The Children’s Centres:  The Rose Voucher project has increased the number of vulnerable families receiving Healthy Start and changed the perception of the support offered by Children’s Centres.

“The Rose Voucher project is one of the best things that’s happened at this Children’s Centre”

Family Engagement Worker

How to get involved

The Rose Vouchers project is a proven way to support an increase in fruit and vegetable consumption by families on low incomes. Its strengths lie in its ability to use existing community assets to deliver an innovative approach to tackling food poverty and promoting healthy eating. Rose Vouchers help children’s centre staff engage some of the most hard to reach families, increase sign-up to the national Healthy Start programme and target services to those who need it most. It also supports the vibrancy of local markets and food access initiatives contributing to their ongoing viability.
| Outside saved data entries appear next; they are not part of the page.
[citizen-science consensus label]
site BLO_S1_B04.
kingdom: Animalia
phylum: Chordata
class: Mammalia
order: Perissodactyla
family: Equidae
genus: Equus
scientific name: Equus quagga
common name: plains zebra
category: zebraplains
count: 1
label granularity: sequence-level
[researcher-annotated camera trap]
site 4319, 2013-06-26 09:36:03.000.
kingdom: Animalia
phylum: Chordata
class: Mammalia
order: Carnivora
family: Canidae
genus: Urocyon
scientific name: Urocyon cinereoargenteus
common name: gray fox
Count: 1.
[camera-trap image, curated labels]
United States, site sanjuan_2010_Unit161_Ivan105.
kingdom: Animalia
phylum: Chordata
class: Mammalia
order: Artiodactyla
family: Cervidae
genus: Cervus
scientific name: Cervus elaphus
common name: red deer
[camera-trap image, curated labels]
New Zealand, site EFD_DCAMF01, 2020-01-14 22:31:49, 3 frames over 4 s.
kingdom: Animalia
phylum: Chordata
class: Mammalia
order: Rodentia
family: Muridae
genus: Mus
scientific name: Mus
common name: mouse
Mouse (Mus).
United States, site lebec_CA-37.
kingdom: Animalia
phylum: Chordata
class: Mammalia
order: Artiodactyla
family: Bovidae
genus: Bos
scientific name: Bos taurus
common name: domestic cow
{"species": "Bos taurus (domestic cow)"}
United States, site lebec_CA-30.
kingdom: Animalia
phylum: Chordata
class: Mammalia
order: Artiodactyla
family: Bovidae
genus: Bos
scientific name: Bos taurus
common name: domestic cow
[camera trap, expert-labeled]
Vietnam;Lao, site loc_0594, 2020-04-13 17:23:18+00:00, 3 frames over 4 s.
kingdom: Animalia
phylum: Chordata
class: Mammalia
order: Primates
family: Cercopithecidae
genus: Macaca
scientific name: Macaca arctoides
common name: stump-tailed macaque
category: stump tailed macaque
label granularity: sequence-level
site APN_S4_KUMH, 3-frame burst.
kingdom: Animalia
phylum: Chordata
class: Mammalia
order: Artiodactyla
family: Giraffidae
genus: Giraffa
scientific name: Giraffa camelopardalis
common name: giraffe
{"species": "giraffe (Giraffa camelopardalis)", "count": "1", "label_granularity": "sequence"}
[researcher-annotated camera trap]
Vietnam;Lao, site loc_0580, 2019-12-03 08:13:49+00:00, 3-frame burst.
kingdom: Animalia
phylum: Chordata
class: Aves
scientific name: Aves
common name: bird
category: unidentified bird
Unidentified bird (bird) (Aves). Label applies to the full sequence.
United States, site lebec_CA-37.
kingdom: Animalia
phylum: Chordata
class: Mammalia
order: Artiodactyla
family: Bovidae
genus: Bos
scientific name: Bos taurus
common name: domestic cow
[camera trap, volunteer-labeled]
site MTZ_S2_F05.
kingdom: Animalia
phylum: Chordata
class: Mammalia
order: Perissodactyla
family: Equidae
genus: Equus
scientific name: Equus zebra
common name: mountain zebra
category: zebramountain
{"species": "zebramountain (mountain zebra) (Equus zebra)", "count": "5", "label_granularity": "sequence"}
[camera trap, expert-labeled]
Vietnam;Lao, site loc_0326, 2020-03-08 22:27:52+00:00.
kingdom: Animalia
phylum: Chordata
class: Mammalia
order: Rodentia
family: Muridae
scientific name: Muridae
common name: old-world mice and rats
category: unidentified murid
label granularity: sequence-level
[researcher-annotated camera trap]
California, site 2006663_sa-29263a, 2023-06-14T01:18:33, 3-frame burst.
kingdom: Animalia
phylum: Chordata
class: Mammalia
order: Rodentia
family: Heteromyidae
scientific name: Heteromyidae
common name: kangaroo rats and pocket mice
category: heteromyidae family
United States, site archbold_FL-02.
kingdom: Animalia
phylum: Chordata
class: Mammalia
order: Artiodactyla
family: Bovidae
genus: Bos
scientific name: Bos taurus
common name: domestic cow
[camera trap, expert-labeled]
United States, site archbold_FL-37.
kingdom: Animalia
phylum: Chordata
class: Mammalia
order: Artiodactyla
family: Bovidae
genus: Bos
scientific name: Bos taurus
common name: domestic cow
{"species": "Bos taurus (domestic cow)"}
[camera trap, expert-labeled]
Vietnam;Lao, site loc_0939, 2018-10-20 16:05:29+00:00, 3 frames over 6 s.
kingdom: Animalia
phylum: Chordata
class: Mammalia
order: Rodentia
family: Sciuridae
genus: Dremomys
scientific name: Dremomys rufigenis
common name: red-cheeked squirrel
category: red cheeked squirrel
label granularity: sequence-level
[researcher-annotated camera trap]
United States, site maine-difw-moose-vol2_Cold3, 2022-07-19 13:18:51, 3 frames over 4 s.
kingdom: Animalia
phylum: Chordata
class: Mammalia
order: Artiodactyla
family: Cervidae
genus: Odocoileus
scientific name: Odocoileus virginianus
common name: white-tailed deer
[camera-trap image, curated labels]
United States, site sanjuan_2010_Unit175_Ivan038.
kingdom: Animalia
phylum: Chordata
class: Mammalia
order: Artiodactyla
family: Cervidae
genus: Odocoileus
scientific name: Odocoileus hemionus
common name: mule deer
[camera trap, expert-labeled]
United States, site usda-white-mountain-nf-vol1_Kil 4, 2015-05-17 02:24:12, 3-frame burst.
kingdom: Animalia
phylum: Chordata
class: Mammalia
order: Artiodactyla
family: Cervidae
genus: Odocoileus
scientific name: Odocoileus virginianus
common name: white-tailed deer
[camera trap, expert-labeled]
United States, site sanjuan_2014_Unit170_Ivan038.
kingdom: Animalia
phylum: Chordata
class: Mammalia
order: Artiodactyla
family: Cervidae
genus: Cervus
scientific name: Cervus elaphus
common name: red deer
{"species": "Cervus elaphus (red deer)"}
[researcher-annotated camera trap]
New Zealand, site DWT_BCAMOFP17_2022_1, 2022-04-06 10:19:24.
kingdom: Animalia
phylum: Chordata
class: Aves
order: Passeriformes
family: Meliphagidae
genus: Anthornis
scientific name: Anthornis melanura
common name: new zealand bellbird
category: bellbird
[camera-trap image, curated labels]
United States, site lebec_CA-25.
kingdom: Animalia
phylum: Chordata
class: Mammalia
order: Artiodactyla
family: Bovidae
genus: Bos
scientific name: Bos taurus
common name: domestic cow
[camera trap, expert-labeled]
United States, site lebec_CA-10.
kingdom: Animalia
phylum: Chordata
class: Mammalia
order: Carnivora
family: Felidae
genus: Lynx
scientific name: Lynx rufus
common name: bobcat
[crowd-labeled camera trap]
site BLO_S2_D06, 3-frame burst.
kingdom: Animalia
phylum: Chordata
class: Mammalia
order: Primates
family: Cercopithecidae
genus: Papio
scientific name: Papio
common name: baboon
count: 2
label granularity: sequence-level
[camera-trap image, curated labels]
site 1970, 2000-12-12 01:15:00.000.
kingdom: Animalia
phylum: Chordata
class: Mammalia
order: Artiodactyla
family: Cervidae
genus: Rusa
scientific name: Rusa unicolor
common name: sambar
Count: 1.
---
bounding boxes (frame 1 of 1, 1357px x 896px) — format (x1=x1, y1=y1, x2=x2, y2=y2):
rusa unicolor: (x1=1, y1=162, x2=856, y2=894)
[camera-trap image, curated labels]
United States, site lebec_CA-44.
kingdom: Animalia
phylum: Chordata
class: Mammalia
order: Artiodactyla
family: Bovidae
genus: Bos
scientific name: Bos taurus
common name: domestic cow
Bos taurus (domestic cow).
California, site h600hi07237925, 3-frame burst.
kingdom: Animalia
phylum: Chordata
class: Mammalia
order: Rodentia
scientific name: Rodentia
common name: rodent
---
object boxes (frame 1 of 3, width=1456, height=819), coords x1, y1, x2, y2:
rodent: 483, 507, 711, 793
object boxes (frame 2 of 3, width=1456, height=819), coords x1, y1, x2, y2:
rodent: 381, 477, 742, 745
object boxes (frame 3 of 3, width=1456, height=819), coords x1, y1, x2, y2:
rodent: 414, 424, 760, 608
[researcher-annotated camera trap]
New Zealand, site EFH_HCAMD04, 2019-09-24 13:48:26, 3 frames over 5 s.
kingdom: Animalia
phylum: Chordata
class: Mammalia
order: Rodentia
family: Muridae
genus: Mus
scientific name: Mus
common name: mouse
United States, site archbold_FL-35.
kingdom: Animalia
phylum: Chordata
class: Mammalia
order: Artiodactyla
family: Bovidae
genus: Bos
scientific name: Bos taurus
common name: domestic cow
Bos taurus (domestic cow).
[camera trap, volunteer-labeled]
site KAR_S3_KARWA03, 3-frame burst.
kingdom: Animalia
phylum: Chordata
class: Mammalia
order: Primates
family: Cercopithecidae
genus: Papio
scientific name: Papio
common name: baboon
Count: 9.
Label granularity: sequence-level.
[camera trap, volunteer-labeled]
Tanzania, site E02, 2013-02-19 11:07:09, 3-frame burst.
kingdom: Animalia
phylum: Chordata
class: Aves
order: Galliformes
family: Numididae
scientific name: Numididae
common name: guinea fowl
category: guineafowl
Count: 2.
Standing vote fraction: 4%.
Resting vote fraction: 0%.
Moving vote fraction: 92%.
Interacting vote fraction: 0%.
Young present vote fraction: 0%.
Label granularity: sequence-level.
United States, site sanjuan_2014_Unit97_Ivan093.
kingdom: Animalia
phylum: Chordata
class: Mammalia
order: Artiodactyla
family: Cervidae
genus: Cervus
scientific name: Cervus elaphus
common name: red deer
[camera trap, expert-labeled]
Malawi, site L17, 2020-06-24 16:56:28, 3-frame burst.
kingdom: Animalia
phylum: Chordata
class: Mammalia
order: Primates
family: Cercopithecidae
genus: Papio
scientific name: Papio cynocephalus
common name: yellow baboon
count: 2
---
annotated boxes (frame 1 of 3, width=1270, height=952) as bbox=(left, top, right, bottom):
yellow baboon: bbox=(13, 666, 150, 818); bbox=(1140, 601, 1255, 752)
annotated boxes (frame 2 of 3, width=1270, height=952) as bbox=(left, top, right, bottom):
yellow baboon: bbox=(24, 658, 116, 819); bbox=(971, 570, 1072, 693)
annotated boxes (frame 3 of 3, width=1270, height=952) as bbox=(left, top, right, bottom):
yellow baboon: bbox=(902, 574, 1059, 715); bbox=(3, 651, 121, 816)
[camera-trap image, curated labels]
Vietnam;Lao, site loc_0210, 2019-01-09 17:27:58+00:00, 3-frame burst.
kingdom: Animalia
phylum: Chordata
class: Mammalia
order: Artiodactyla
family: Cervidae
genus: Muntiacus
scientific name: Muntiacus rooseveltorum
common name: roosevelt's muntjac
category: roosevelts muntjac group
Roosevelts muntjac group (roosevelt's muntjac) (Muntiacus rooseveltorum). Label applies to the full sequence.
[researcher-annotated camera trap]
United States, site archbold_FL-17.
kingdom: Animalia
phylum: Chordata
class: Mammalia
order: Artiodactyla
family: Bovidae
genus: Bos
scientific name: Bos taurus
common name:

Alexandra Rose Charity wants to expand this project and is keen to hear from potential partners who would like to bring Rose Vouchers to their local community. Alexandra Rose is particularly keen to work with public health bodies, local markets, food access projects and other voluntary and private sector partners to help give families the best possible start in life.

If you think the project could work on your market or you market business, please get in touch with them.

Email: info@alexandrarose.org.uk

Website: AlexandraRose.org.uk

Follow them on Twitter: @AlexRoseCharity

About the charity

The Rose Vouchers for Fruit & Veg is an Alexandra Rose Charity project designed and delivered in partnership with Food Matters.

Alexandra Rose Charity has been supporting vulnerable members of society for over 100 years. In 2012 ARC changed its focus to concentrate its efforts on the issues of food poverty and healthy eating.